Cf1 = 0, 5 jam/9 jam x 100% = 5, 56 % (ii) Keadaan air pasang

Cf2 = 4, 5/9 x 100% = 50% (iii) Keadaan turun hujan

Cf3 = 360 jam/3.240 jam x 100% = 11, 11%

Jumlah kunjungan ke Blok Kere seharusnya adalah 9 kali kunjungan/hari x (100-5, 56)/100 x (100-50)/100 x (100-11, 11)/100 = 3 kali kunjungan/hari. Jika setiap kunjungan terdiri dari 20 orang maka jumlah maksimum peserta untuk paket Ekowisata di Blok Kere adalah 60 orang dalam satu hari.

c.

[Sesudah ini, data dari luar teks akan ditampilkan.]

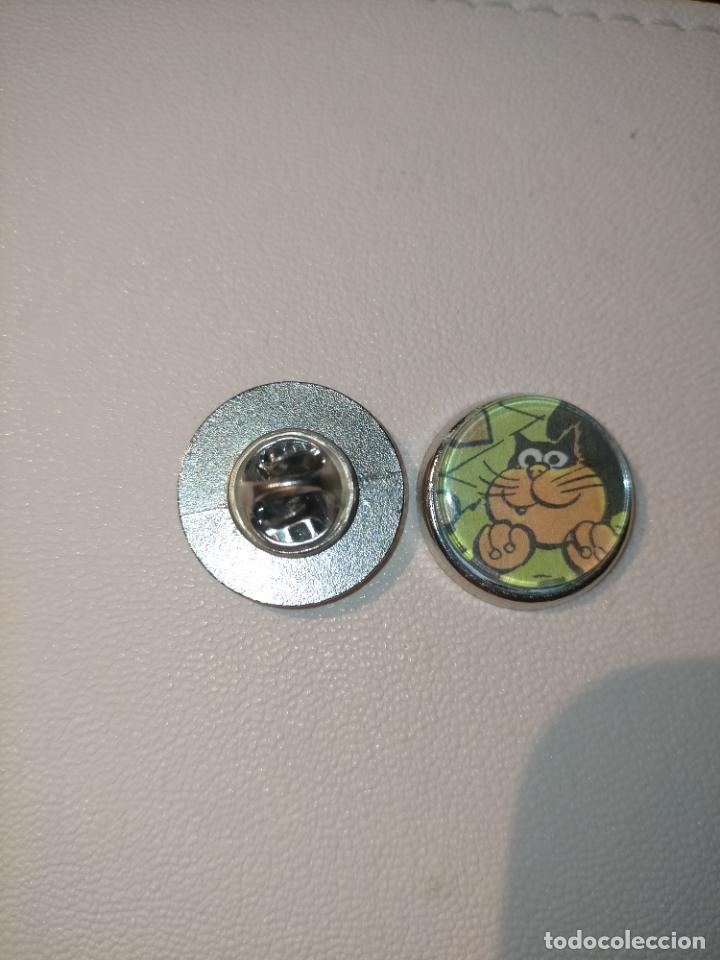 Pins de cole&ccedil;&atilde;o: pin redondo metal - DIBUJOS ANIMADOS COMIC PERSONAJES DE PULGARCITO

Ekowisata mangrove di Blok Cungur

Pelaksanaan ekowisata birdwatching di Cungur biasanya saat pagi hari atau sore hari saat burung-burung air mencari makan. Pengamatan terhadap burung dilakukan di luar jam pembukaan area, dapat lebih pagi ataupun lebih sore daripada jam buka normal. Pada pagi hari biasanya dapat dimulai pada pukul 06.00 sedangkan pada sore hari dapat diakhiri pada pukul 17.30. Jam buka area khusus paket ini dihitung dari pukul 05.30 – 18.30 (13 jam). Akan tetapi dalam pelaksanaannya, pengamatan terhadap burung air biasanya dilakukan maksimal

selama dua jam. Berdasarkan penelitian yang pernah dilakukan oleh Priambodo (2007) jumlah burung air terbanyak di Blok Cungur dijumpai pada selang waktu antara pukul 06.30-07.30 dan pukul 15.30-16.30. Oleh karena itu waktu pengamatan dalam paket ekowisata ini disarankan pada selang waktu tersebut.

Jarak Cungur dari Bedul kurang lebih 5 km. Perjalanan dari Bedul ke Cungur biasanya 30 menit menggunakan perahu gondang-gandung. Perjalanan bolak-balik Bedul-Cungur-Bedul melalui sungai membutuhkan waktu 60 menit. Jadi waktu yang diperlukan untuk pengamatan dan perjalanan paket ekowisata ini adalah dua jam. Seperti halnya di Blok Kere jumlah 20 orang pengunjung sudah cukup banyak untuk satu kali kunjungan di Blok Cungur. Jika dalam satu hari dibuka untuk dua kali kunjungan maka jumlah maksimum pengunjung dalam satu hari di Blok Cungur adalah 40 orang (2 x 20 orang).